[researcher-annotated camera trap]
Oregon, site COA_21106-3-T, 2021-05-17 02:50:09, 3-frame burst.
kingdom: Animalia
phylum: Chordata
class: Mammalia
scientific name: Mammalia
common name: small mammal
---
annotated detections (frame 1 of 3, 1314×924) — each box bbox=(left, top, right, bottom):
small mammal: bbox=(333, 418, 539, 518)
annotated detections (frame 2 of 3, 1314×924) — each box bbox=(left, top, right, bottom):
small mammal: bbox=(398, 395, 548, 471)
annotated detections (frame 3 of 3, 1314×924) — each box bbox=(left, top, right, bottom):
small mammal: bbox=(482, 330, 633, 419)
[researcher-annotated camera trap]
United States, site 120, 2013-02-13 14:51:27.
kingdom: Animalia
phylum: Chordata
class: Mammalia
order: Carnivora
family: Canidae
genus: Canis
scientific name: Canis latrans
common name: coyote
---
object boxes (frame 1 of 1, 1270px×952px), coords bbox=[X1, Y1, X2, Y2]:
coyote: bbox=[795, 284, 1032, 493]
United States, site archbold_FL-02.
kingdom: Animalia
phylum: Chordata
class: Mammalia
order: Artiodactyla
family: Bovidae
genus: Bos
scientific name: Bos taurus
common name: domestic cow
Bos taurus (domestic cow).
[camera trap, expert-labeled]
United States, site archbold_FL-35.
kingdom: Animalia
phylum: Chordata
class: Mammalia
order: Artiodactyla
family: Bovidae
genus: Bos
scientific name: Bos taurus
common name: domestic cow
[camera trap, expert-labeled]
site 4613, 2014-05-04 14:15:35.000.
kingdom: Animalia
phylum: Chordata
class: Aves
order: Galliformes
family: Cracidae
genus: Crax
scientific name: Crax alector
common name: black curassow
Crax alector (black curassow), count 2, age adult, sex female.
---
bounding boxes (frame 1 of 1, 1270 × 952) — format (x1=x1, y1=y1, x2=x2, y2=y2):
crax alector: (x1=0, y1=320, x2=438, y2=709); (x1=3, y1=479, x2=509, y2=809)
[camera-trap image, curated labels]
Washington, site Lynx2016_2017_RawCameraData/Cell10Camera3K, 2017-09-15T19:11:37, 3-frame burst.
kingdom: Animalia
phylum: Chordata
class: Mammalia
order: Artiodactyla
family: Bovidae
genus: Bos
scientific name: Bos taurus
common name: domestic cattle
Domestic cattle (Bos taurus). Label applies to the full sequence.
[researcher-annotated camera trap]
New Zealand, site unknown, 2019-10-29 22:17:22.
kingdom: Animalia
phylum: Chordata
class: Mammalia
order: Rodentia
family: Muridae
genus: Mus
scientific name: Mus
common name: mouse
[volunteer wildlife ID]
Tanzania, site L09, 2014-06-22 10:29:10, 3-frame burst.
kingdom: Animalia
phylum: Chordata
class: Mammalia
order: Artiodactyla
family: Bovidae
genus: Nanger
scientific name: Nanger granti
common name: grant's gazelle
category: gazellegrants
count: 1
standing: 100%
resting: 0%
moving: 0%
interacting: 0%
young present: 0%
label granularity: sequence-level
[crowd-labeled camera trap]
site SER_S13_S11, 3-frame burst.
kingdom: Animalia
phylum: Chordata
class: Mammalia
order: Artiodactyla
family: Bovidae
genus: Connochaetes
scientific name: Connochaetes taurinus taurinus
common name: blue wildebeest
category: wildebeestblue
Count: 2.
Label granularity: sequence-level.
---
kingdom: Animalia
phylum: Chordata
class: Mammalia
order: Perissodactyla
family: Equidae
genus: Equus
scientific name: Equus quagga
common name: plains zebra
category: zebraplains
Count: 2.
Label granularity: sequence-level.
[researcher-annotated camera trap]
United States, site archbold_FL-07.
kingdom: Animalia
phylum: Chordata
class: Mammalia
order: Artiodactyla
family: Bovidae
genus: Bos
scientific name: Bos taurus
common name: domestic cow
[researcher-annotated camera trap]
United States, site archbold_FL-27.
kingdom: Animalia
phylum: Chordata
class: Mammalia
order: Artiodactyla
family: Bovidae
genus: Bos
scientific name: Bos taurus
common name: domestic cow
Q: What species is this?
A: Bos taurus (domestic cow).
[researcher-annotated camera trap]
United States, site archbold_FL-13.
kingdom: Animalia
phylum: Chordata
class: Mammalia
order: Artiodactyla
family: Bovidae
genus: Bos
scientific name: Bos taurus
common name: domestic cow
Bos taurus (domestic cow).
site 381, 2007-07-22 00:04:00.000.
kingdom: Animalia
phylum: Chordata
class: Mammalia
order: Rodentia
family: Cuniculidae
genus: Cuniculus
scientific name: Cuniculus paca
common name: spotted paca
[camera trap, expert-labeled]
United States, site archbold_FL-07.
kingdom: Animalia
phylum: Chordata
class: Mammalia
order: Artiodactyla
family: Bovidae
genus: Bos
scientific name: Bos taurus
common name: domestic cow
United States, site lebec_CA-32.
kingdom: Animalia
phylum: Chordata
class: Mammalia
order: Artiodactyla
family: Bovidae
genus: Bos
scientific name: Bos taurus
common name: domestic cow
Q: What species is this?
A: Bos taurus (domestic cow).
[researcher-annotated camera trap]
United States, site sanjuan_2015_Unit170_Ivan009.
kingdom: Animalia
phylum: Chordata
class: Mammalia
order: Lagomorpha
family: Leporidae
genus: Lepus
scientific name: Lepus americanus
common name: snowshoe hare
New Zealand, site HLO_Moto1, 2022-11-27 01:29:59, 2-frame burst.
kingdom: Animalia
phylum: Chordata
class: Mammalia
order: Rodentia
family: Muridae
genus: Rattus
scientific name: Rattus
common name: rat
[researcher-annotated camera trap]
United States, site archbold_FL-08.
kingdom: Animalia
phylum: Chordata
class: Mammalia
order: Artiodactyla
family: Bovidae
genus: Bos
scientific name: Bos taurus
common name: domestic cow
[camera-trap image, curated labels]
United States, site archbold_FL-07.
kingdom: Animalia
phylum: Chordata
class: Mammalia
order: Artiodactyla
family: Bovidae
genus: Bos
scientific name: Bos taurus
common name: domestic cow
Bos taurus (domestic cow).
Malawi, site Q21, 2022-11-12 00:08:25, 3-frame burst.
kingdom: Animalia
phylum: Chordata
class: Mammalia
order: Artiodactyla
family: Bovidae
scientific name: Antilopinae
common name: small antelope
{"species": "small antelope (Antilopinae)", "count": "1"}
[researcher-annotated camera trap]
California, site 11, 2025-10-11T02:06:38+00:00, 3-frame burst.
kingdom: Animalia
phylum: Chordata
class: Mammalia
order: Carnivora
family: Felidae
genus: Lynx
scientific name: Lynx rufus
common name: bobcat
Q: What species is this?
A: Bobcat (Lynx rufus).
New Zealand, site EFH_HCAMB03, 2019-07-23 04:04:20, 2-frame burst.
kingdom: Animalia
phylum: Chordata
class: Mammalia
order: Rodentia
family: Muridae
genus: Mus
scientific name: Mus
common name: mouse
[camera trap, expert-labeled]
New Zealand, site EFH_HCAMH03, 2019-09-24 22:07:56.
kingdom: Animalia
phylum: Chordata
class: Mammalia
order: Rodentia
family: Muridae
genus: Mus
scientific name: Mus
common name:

* _REQUIRED WORK_:
An exact repeat of all the entries above is required.

* _YOUR SOLUTION_:
[researcher-annotated camera trap]
Oregon, site COA_21106-3-T, 2021-05-17 02:50:09, 3-frame burst.
kingdom: Animalia
phylum: Chordata
class: Mammalia
scientific name: Mammalia
common name: small mammal
---
annotated detections (frame 1 of 3, 1314×924) — each box bbox=(left, top, right, bottom):
small mammal: bbox=(333, 418, 539, 518)
annotated detections (frame 2 of 3, 1314×924) — each box bbox=(left, top, right, bottom):
small mammal: bbox=(398, 395, 548, 471)
annotated detections (frame 3 of 3, 1314×924) — each box bbox=(left, top, right, bottom):
small mammal: bbox=(482, 330, 633, 419)
[researcher-annotated camera trap]
United States, site 120, 2013-02-13 14:51:27.
kingdom: Animalia
phylum: Chordata
class: Mammalia
order: Carnivora
family: Canidae
genus: Canis
scientific name: Canis latrans
common name: coyote
---
object boxes (frame 1 of 1, 1270px×952px), coords bbox=[X1, Y1, X2, Y2]:
coyote: bbox=[795, 284, 1032, 493]
United States, site archbold_FL-02.
kingdom: Animalia
phylum: Chordata
class: Mammalia
order: Artiodactyla
family: Bovidae
genus: Bos
scientific name: Bos taurus
common name: domestic cow
Bos taurus (domestic cow).
[camera trap, expert-labeled]
United States, site archbold_FL-35.
kingdom: Animalia
phylum: Chordata
class: Mammalia
order: Artiodactyla
family: Bovidae
genus: Bos
scientific name: Bos taurus
common name: domestic cow
[camera trap, expert-labeled]
site 4613, 2014-05-04 14:15:35.000.
kingdom: Animalia
phylum: Chordata
class: Aves
order: Galliformes
family: Cracidae
genus: Crax
scientific name: Crax alector
common name: black curassow
Crax alector (black curassow), count 2, age adult, sex female.
---
bounding boxes (frame 1 of 1, 1270 × 952) — format (x1=x1, y1=y1, x2=x2, y2=y2):
crax alector: (x1=0, y1=320, x2=438, y2=709); (x1=3, y1=479, x2=509, y2=809)
[camera-trap image, curated labels]
Washington, site Lynx2016_2017_RawCameraData/Cell10Camera3K, 2017-09-15T19:11:37, 3-frame burst.
kingdom: Animalia
phylum: Chordata
class: Mammalia
order: Artiodactyla
family: Bovidae
genus: Bos
scientific name: Bos taurus
common name: domestic cattle
Domestic cattle (Bos taurus). Label applies to the full sequence.
[researcher-annotated camera trap]
New Zealand, site unknown, 2019-10-29 22:17:22.
kingdom: Animalia
phylum: Chordata
class: Mammalia
order: Rodentia
family: Muridae
genus: Mus
scientific name: Mus
common name: mouse
[volunteer wildlife ID]
Tanzania, site L09, 2014-06-22 10:29:10, 3-frame burst.
kingdom: Animalia
phylum: Chordata
class: Mammalia
order: Artiodactyla
family: Bovidae
genus: Nanger
scientific name: Nanger granti
common name: grant's gazelle
category: gazellegrants
count: 1
standing: 100%
resting: 0%
moving: 0%
interacting: 0%
young present: 0%
label granularity: sequence-level
[crowd-labeled camera trap]
site SER_S13_S11, 3-frame burst.
kingdom: Animalia
phylum: Chordata
class: Mammalia
order: Artiodactyla
family: Bovidae
genus: Connochaetes
scientific name: Connochaetes taurinus taurinus
common name: blue wildebeest
category: wildebeestblue
Count: 2.
Label granularity: sequence-level.
---
kingdom: Animalia
phylum: Chordata
class: Mammalia
order: Perissodactyla
family: Equidae
genus: Equus
scientific name: Equus quagga
common name: plains zebra
category: zebraplains
Count: 2.
Label granularity: sequence-level.
[researcher-annotated camera trap]
United States, site archbold_FL-07.
kingdom: Animalia
phylum: Chordata
class: Mammalia
order: Artiodactyla
family: Bovidae
genus: Bos
scientific name: Bos taurus
common name: domestic cow
[researcher-annotated camera trap]
United States, site archbold_FL-27.
kingdom: Animalia
phylum: Chordata
class: Mammalia
order: Artiodactyla
family: Bovidae
genus: Bos
scientific name: Bos taurus
common name: domestic cow
Q: What species is this?
A: Bos taurus (domestic cow).
[researcher-annotated camera trap]
United States, site archbold_FL-13.
kingdom: Animalia
phylum: Chordata
class: Mammalia
order: Artiodactyla
family: Bovidae
genus: Bos
scientific name: Bos taurus
common name: domestic cow
Bos taurus (domestic cow).
site 381, 2007-07-22 00:04:00.000.
kingdom: Animalia
phylum: Chordata
class: Mammalia
order: Rodentia
family: Cuniculidae
genus: Cuniculus
scientific name: Cuniculus paca
common name: spotted paca
[camera trap, expert-labeled]
United States, site archbold_FL-07.
kingdom: Animalia
phylum: Chordata
class: Mammalia
order: Artiodactyla
family: Bovidae
genus: Bos
scientific name: Bos taurus
common name: domestic cow
United States, site lebec_CA-32.
kingdom: Animalia
phylum: Chordata
class: Mammalia
order: Artiodactyla
family: Bovidae
genus: Bos
scientific name: Bos taurus
common name: domestic cow
Q: What species is this?
A: Bos taurus (domestic cow).
[researcher-annotated camera trap]
United States, site sanjuan_2015_Unit170_Ivan009.
kingdom: Animalia
phylum: Chordata
class: Mammalia
order: Lagomorpha
family: Leporidae
genus: Lepus
scientific name: Lepus americanus
common name: snowshoe hare
New Zealand, site HLO_Moto1, 2022-11-27 01:29:59, 2-frame burst.
kingdom: Animalia
phylum: Chordata
class: Mammalia
order: Rodentia
family: Muridae
genus: Rattus
scientific name: Rattus
common name: rat
[researcher-annotated camera trap]
United States, site archbold_FL-08.
kingdom: Animalia
phylum: Chordata
class: Mammalia
order: Artiodactyla
family: Bovidae
genus: Bos
scientific name: Bos taurus
common name: domestic cow
[camera-trap image, curated labels]
United States, site archbold_FL-07.
kingdom: Animalia
phylum: Chordata
class: Mammalia
order: Artiodactyla
family: Bovidae
genus: Bos
scientific name: Bos taurus
common name: domestic cow
Bos taurus (domestic cow).
Malawi, site Q21, 2022-11-12 00:08:25, 3-frame burst.
kingdom: Animalia
phylum: Chordata
class: Mammalia
order: Artiodactyla
family: Bovidae
scientific name: Antilopinae
common name: small antelope
{"species": "small antelope (Antilopinae)", "count": "1"}
[researcher-annotated camera trap]
California, site 11, 2025-10-11T02:06:38+00:00, 3-frame burst.
kingdom: Animalia
phylum: Chordata
class: Mammalia
order: Carnivora
family: Felidae
genus: Lynx
scientific name: Lynx rufus
common name: bobcat
Q: What species is this?
A: Bobcat (Lynx rufus).
New Zealand, site EFH_HCAMB03, 2019-07-23 04:04:20, 2-frame burst.
kingdom: Animalia
phylum: Chordata
class: Mammalia
order: Rodentia
family: Muridae
genus: Mus
scientific name: Mus
common name: mouse
[camera trap, expert-labeled]
New Zealand, site EFH_HCAMH03, 2019-09-24 22:07:56.
kingdom: Animalia
phylum: Chordata
class: Mammalia
order: Rodentia
family: Muridae
genus: Mus
scientific name: Mus
common name:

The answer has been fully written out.